HOR … Horizont, ZEN … Zenit, NAD … Nadir,
Objekt 1 (über dem Horizont): h … Höhenwinkel, z … Zenitwinkel,
Objekt 2 (unter dem Horizont): t … Tiefenwinkel, n … Nadirwinkel

In der Geodäsie und Astronomie sind dies insbesondere die auf die Lotrichtung bezogenen Winkel:

  • Höhenwinkel h (auch Höhe, Elevation, Altitude): als Winkel eines Punktes über dem Horizont;
  • Tiefenwinkel t: als Winkel eines Punktes unter dem Horizont;
  • Zenitwinkel z (auch Zenitdistanz): als Winkel eines Punktes unter dem Zenit;
  • Nadirwinkel n: als Winkel über dem Nadir (der Punkt, der dem Zenit gegenüberliegt).

Es gilt: h + z = 90°, n + z = 180°, nh = 90°, sowie t + h = 0°.

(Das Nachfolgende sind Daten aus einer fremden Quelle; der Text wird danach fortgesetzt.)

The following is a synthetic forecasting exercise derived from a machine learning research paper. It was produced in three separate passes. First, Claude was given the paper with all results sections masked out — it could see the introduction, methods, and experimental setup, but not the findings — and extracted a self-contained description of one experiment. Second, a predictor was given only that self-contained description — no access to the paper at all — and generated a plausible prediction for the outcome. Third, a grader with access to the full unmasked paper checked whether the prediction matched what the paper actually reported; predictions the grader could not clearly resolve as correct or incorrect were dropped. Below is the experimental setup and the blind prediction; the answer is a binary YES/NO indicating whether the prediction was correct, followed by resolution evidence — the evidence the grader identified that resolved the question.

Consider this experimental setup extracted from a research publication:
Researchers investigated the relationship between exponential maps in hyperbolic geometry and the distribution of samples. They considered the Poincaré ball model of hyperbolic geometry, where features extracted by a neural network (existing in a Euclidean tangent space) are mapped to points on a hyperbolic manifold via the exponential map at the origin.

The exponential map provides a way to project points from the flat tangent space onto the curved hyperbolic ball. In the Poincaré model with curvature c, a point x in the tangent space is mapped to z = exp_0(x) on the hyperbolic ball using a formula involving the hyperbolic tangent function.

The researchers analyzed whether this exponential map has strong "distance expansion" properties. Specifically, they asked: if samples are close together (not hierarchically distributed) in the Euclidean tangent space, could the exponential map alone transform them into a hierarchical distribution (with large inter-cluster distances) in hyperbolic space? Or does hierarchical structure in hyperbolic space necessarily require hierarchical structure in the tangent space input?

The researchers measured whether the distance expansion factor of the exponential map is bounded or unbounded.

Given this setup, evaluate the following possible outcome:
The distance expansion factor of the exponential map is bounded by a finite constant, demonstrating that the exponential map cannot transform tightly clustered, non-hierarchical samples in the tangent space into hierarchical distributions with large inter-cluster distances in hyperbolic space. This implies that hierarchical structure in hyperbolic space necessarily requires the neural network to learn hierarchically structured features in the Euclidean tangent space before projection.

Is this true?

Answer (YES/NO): YES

Höhenwinkel und Tiefenwinkel sind der Sehwinkel zwischen Visierlinie und Horizont.
Zenitwinkel und Nadirwinkel sind der Sehwinkel zwischen Visierlinie und Lotrichtung.

Einheiten

Vertikalwinkel werden in der Astronomie oft in Grad oder sexagesimal in Grad-Minuten-Sekunden (° ′ ″), in der Geodäsie in Gon angegeben. Beim Militär und in der Ballistik wird als Winkeleinheit auch der „Strich“ verwendet (6400¯ = 360°), weil er die Entfernungsmessung erleichtert (der Sinus von 1¯ ist fast genau 0,001).

Verwendung

Vertikalwinkel dienen zur Bestimmung von Höhen, der geografischen Koordinaten, zur Vermessung von terrestrischen Objekten und Positionen sowie in der Astronomie zur Einmessung von Himmelskörpern.

Höhenwinkel

Ein Höhenwinkel ist der Winkel eines Punktes über einer Referenzfläche (etwa dem Horizont), während die Höhe der lotrechte Abstand ist.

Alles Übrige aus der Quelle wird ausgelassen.